---- Exercise text
Phototherapy is used for a wide variety of skin diseases. There has been considerable progress in cellular and cutaneous photobiology leading to improved understanding of different photodermatoses and their treatment. However, the developments in phototherapy have been comparatively slow, as reflected in a recent publication that "developments in phototherapy have not kept pace with scientific progress, as has been the case with radiotherapy" 
Nevertheless, the last two decades have seen significant technological advances, expanding the options while treating a patient who needs phototherapy [Table - 1]. The most important of these advances have been narrowband ultraviolet B (UVB) (311 nm) phototherapy and, more recently, targeted phototherapy ,, This article reviews the subject of targeted phototherapy in the light of the author′s experience during the last 4 years.
Disadvantages of Conventional Phototherapy
Conventional phototherapy consists of delivery of light energy by tube lights to the affected area.  Different machines used for this purpose include whole body cabinets, hand and foot machines, scalp machines, etc. These machines have the following disadvantages:
- Exposure of uninvolved areas
- Slow delivery system and lengthy treatment sessions
- Multiple and frequent visits to clinic
- Difficulty in treating certain areas (such as genitalia, oral mucosa, ear, etc)
- Difficulty in treating children who may feel intimidated by the large machines
- Large office space required to house the bulky machines
A new technique called targeted phototherapy which seeks to overcome these disadvantages has now become available ,,, Also called concentrated phototherapy, focused phototherapy, microphototherapy, this modality involves application of light energy directly focused on, or targeted at, the lesion through special delivery mechanisms such as fiber-optic cables. The term ′targeted phototherapy′ includes different technologies such as excimer laser, intense pulse light systems, and UV light sources with improved hand-held delivery systems.
Advantages of Targeted Phototherapy
Several advantages have been claimed for targeted phototherapy: 
- Exposure of involved areas only and sparing of uninvolved areas, thus minimizing acute side effects such as erythema and long-term risk of skin cancer over unaffected skin
- Quick delivery of energy and thereby shortened duration of treatment
- Delivery of higher doses (super-erythemogenic doses) of energy because uninvolved areas are not exposed, higher doses of energy can be delivered selectively to the lesions, thereby enhancing efficacy and achieving faster response
- This has been claimed to shorten duration of treatment, leading to less frequent visits to clinic, and thereby lessen the inconvenience for the patient
- The maneuverable hand piece allows treatment of difficult areas such as scalp, nose, genitals, oral mucosa, ear, etc.
- Easy administration for children as delivery is hand-held
- Targeted phototherapy machines occupy less space
However, targeted phototherapy devices have certain disadvantages; they are more expensive. Also, they are not adequate to treat extensive areas in view of the cost of treatment and time involved in treatment. They are not recommended for use if lesions occur over more than 10% of the body area.
--------
**What is needed:** Please continue the passage on targeted phototherapy from the point where it stops.
---- Provided information
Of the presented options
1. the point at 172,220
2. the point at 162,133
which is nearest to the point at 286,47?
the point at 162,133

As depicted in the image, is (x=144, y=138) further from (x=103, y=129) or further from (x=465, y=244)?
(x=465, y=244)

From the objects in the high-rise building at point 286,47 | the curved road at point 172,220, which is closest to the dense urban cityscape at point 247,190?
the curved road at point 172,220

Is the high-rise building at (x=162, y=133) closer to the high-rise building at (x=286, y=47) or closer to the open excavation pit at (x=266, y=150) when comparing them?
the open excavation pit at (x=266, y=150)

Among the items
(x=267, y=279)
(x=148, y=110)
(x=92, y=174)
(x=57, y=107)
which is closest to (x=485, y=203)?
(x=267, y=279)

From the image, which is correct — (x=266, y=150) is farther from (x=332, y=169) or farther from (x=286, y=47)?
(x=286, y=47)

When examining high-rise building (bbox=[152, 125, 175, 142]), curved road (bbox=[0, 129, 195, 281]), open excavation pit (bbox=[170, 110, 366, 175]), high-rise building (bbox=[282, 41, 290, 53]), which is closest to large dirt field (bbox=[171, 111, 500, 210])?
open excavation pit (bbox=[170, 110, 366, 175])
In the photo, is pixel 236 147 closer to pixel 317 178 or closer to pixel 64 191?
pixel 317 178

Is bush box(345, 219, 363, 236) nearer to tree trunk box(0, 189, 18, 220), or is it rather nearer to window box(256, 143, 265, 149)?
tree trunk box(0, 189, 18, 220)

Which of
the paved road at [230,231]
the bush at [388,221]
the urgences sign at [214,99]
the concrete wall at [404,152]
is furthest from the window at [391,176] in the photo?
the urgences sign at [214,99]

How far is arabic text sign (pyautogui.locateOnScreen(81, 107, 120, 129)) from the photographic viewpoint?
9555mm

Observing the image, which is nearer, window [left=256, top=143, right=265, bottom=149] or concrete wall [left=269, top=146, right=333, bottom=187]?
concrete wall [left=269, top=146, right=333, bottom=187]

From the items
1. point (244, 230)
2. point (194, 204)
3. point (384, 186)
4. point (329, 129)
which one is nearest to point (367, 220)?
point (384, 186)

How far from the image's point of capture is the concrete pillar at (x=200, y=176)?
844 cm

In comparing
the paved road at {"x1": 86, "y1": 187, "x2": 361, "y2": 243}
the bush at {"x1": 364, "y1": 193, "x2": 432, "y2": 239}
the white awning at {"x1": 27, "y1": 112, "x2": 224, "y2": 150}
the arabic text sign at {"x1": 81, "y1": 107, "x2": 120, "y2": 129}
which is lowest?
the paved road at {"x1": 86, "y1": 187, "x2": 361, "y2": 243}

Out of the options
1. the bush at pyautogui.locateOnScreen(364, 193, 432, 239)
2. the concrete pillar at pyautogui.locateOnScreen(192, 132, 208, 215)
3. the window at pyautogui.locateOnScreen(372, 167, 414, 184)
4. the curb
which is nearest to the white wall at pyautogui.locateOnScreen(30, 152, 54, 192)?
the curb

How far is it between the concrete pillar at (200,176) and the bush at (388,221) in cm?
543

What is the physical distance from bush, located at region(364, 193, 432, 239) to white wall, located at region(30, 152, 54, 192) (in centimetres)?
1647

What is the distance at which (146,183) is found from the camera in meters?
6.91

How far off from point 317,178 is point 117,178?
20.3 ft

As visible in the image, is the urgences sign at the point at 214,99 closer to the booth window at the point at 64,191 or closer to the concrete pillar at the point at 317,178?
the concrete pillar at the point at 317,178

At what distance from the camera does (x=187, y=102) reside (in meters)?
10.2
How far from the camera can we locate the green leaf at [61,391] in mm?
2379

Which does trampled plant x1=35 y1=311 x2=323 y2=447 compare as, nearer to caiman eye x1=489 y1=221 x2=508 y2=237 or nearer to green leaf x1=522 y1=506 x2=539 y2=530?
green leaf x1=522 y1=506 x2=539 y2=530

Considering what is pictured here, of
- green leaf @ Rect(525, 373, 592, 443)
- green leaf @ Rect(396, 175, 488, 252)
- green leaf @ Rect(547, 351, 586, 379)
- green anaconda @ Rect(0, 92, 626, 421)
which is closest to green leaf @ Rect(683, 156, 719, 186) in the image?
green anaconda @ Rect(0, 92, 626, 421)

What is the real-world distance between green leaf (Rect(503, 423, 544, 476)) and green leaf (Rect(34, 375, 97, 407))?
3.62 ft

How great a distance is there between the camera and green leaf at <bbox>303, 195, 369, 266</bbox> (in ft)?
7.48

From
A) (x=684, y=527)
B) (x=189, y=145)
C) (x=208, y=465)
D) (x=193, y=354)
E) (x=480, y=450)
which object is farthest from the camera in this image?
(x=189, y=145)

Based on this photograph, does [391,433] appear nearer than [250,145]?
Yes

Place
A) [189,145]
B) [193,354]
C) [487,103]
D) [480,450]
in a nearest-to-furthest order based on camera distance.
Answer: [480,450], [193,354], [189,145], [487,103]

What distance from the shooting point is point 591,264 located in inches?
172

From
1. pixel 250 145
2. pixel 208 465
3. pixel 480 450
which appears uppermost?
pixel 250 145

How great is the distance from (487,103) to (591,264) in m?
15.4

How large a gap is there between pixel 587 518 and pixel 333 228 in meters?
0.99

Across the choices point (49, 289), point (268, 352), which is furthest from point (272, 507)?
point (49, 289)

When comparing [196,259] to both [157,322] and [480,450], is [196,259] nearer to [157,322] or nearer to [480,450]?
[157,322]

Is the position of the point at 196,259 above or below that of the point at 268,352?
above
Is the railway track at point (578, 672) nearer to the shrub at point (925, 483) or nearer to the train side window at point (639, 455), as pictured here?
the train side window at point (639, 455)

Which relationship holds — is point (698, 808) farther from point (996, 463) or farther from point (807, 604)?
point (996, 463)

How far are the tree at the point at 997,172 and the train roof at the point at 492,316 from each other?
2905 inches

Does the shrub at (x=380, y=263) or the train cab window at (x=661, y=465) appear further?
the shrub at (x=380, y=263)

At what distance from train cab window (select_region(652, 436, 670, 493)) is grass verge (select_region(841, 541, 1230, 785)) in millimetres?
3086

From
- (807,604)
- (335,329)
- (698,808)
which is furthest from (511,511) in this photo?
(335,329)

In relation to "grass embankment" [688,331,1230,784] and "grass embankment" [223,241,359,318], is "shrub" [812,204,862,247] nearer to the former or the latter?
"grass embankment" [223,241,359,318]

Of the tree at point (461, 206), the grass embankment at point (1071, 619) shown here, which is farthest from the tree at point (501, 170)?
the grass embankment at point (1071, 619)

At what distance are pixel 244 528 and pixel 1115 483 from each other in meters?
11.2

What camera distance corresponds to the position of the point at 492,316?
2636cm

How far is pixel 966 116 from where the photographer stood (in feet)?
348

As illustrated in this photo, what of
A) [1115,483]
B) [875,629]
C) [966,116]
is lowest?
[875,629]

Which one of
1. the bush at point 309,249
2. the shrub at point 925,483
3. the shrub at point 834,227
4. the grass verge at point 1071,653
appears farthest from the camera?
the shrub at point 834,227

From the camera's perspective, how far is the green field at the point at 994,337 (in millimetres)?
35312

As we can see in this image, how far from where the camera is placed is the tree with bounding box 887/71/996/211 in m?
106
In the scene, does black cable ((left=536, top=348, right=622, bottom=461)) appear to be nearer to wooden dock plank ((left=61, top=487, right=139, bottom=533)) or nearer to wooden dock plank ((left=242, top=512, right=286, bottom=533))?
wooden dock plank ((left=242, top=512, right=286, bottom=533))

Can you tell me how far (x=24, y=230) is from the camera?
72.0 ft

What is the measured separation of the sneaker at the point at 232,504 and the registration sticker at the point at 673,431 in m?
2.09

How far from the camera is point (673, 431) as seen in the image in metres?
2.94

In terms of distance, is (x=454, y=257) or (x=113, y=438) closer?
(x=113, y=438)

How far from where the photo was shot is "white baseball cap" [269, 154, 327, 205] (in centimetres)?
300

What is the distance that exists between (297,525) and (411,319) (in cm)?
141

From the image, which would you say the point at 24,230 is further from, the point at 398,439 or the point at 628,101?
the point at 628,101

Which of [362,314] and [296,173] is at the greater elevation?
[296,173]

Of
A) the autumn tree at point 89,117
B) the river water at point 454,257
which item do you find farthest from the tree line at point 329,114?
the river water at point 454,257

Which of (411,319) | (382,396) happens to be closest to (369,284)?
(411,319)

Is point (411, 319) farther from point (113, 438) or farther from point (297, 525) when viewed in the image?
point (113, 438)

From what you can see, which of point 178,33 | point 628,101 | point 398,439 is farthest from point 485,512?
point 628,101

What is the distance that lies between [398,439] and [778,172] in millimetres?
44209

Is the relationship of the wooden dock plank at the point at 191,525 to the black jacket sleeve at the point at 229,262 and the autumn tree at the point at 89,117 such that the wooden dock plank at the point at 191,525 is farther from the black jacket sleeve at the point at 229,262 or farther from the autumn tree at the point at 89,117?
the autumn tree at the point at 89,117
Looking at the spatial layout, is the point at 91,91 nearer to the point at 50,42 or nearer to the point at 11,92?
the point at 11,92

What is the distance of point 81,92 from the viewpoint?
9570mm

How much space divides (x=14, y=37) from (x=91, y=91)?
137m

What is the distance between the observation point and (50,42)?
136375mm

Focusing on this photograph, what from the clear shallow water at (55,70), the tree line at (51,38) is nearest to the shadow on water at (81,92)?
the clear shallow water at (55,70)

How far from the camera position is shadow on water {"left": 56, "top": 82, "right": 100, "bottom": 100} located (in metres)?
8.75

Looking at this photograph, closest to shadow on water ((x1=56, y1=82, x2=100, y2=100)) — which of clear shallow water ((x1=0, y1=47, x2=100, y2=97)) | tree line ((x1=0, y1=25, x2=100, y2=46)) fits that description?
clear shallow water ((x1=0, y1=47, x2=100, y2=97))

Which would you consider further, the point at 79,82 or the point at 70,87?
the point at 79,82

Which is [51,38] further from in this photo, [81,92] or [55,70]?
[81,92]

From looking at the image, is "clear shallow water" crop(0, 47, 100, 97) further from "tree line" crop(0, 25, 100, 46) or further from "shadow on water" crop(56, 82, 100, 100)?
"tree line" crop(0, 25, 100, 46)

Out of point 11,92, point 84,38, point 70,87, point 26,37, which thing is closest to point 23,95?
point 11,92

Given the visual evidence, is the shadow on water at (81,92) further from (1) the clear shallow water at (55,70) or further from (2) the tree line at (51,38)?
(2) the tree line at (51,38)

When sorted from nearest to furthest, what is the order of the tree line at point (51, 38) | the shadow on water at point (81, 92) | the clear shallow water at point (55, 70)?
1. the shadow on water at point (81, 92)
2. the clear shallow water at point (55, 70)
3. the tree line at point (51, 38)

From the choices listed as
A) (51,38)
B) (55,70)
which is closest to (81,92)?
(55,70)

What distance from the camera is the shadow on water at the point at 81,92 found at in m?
--------
**Result for this exercise:**
Mechanisms of Action
Most targeted phototherapy devices (laser or nonlaser type) emit radiation in the UVB range, with peak emission in the narrowband wavelength (around 308-311 nm), while some light-based nonlaser machines emit UVA radiation also. Hence mechanisms of action of targeted phototherapy systems are similar to those in conventional UVB/UVA therapy. ,,, UV light has been shown to have several effects on both epidermal and dermal cells, which explains its efficacy in treatment of cutaneous diseases such as psoriasis, vitiligo, and lymphoma. UVB radiation has been previously shown to induce DNA damage and pyrimidine dimer formation. Apoptotic mechanisms may be involved in the destruction of susceptible epidermal and dermal cells by UV light. UVB radiation has several effects on skin, such as induction of alteration in cytokine production, local immunosuppression, stimulation of melanocyte-stimulating hormone, increased melanocyte proliferation, and melanogenesis. UVB radiation also enhances production of vitamin D metabolites, which stimulate melanogenesis. UVA radiation may also produce similar effects. Targeted phototherapy may induce all these effects in a more aggressive way, because of delivery of supererythemogenic doses of radiation. ,, It has also been suggested that their enhanced efficacy may be due to their ability to deliver the energy to deeper dermal levels, and targeted therapy may therefore affect hidden target cells such as melanocytes. 
Different Types of Targeted Phototherapies
As mentioned earlier, targeted phototherapy may be achieved by different sources such as laser (excimer), IPL (excimer light), and UV light [Table - 1].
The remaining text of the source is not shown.